Lines below that include "site" are the answer; copy each one.

Dataset entries:
+-------+

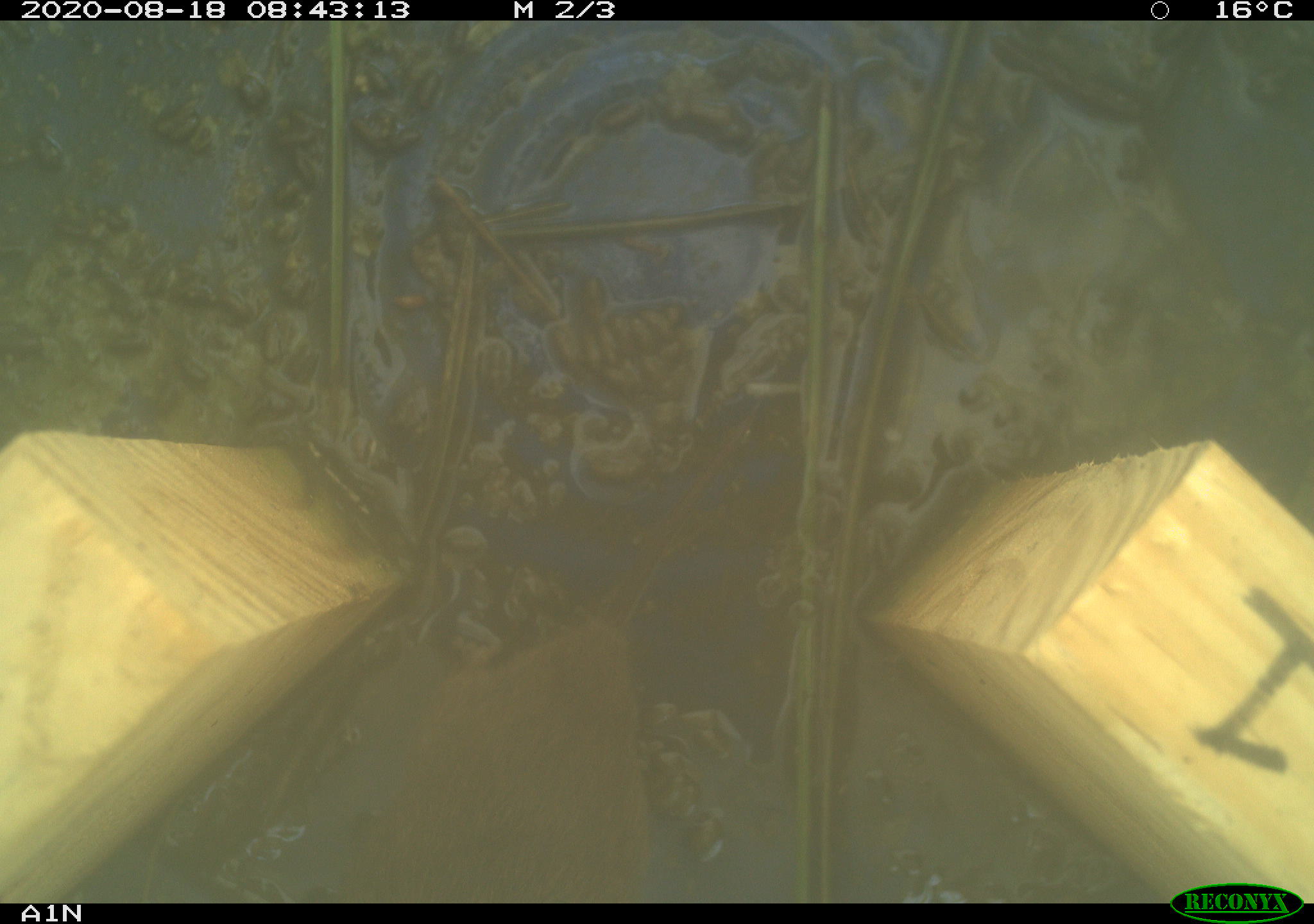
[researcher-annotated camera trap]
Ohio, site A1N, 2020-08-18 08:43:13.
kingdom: Animalia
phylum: Chordata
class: Mammalia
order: Rodentia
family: Cricetidae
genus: Microtus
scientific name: Microtus pennsylvanicus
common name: meadow vole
Meadow vole (Microtus pennsylvanicus).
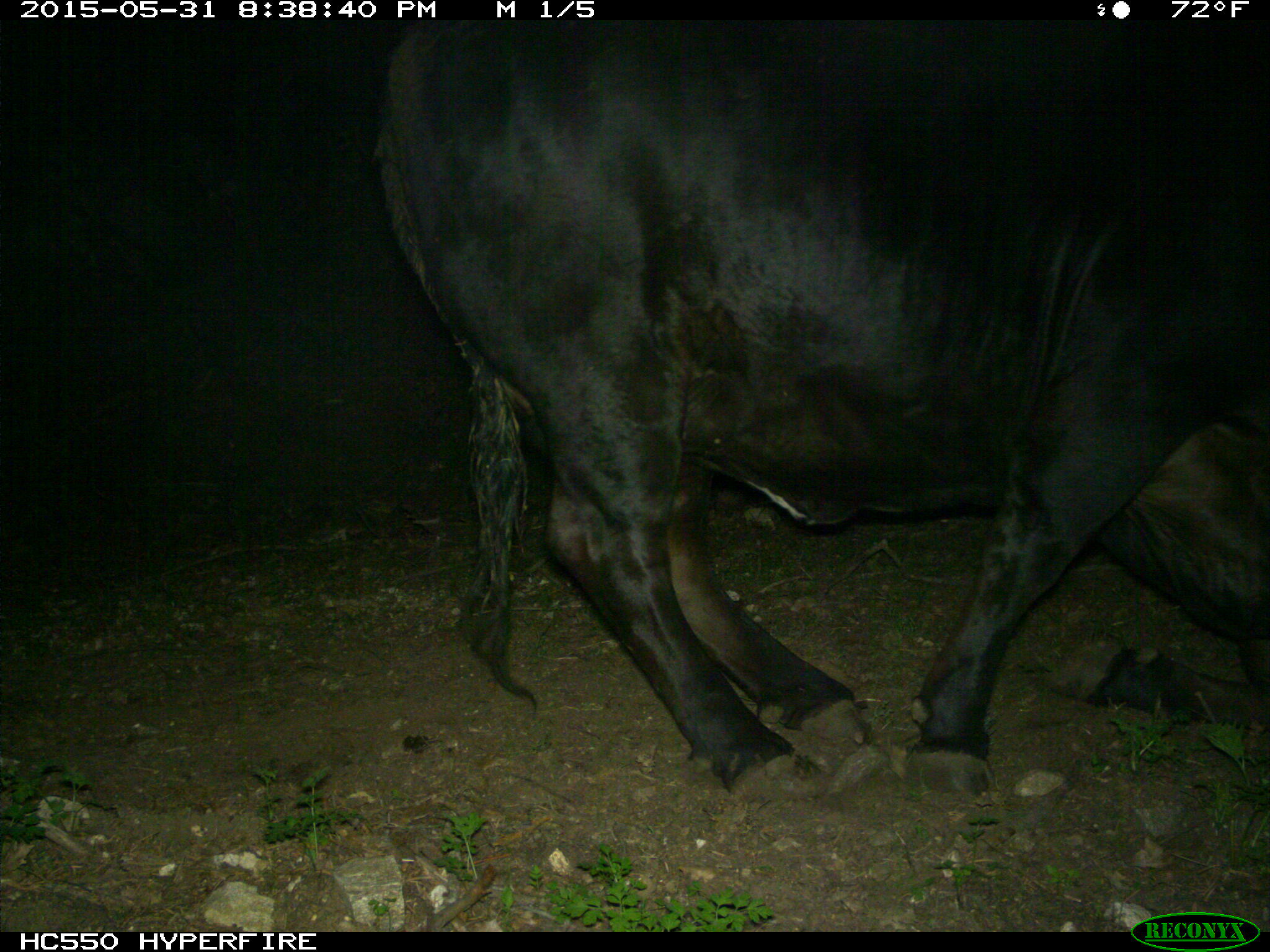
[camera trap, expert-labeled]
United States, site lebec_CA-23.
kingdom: Animalia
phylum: Chordata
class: Mammalia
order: Artiodactyla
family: Bovidae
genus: Bos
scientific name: Bos taurus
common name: domestic cow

+-------+

Output of the task:
Ohio, site A1N, 2020-08-18 08:43:13.
United States, site lebec_CA-23.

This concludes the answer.